--- Begin Text provided ---

INDIANAPOLIS COLTS
AT THE KANSAS CITY CHIEFS
THE BACKSTORY
For the first time since 1995, the Chiefs are
chiefs atop the AFC with a No. 1 seed and a unique home-field advantage at
football's loudest venue. So it's a damn shame that their opponent in
Saturday's Divisional Round opener is the one team, the one franchise that has
given them outsized hell over the years. Sure, this season Kansas City boasts
an historic offense with a half-freed renegade under center, but on Saturday
afternoon, with the Colts on
the opposing sideline, it will be staring down a red-hot opponent and the
barrel of its own unfortunate history.

--- End Text provided ---
--- Begin Provided data ---

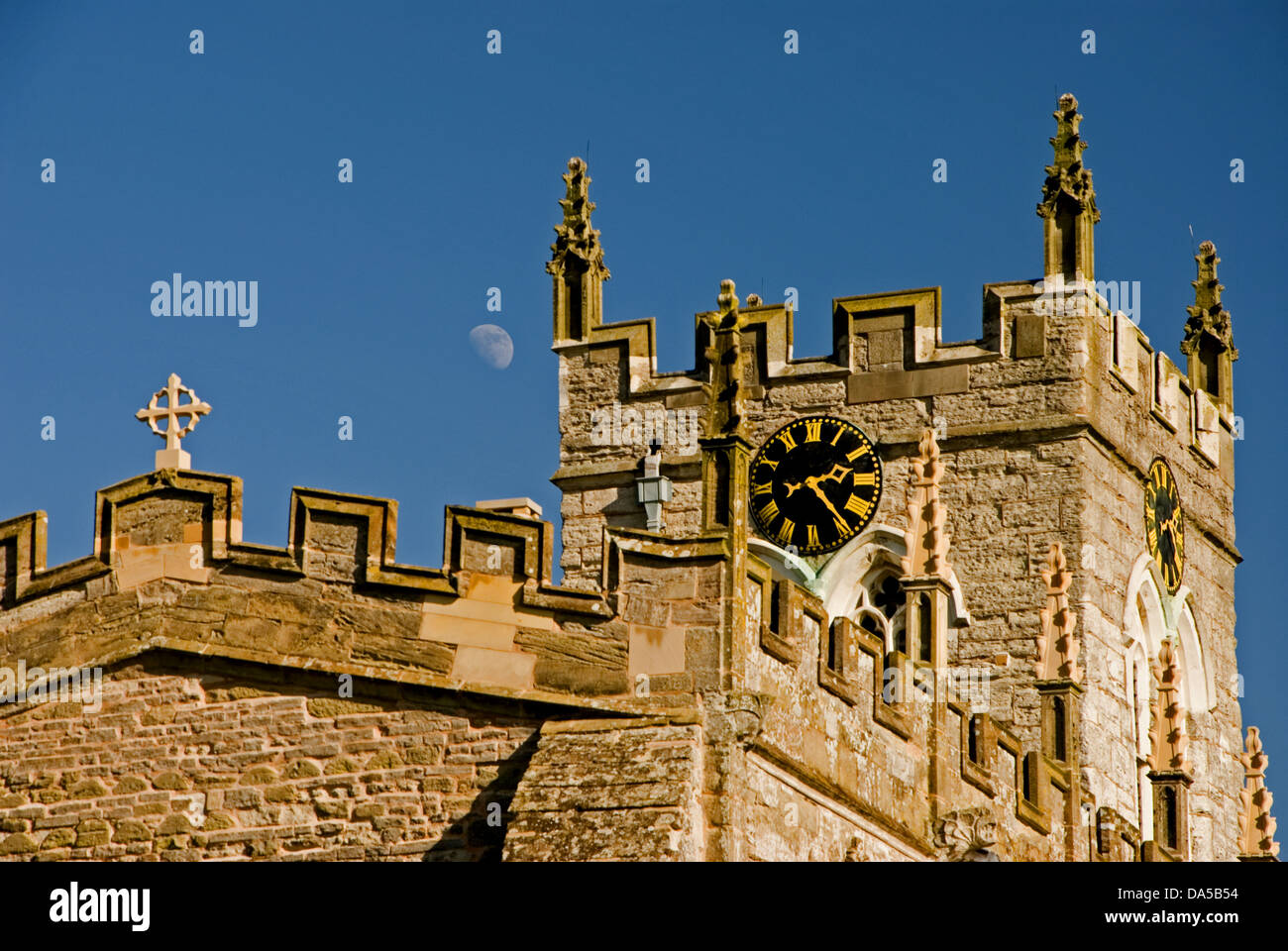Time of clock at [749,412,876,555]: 2:23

--- End Provided data ---

_Written task A_: Summarize the backstory above in two sentences.
_Written task B_: From the backstory above, extract the passage between "INDIANAPOLIS COLTS" and "own unfortunate history.", inclusive.

_Correct response A_: For the first time since 1995, Kansas City holds the AFC's No. 1 seed and home-field advantage at football's loudest venue. Its Divisional Round opponent on Saturday, however, is the Colts, the franchise that has given it outsized hell over the years, so despite its historic offense the team will face a red-hot opponent and its own unfortunate history.

_Correct response B_:
INDIANAPOLIS COLTS
AT THE KANSAS CITY CHIEFS
THE BACKSTORY
For the first time since 1995, the Chiefs are
chiefs atop the AFC with a No. 1 seed and a unique home-field advantage at
football's loudest venue. So it's a damn shame that their opponent in
Saturday's Divisional Round opener is the one team, the one franchise that has
given them outsized hell over the years. Sure, this season Kansas City boasts
an historic offense with a half-freed renegade under center, but on Saturday
afternoon, with the Colts on
the opposing sideline, it will be staring down a red-hot opponent and the
barrel of its own unfortunate history.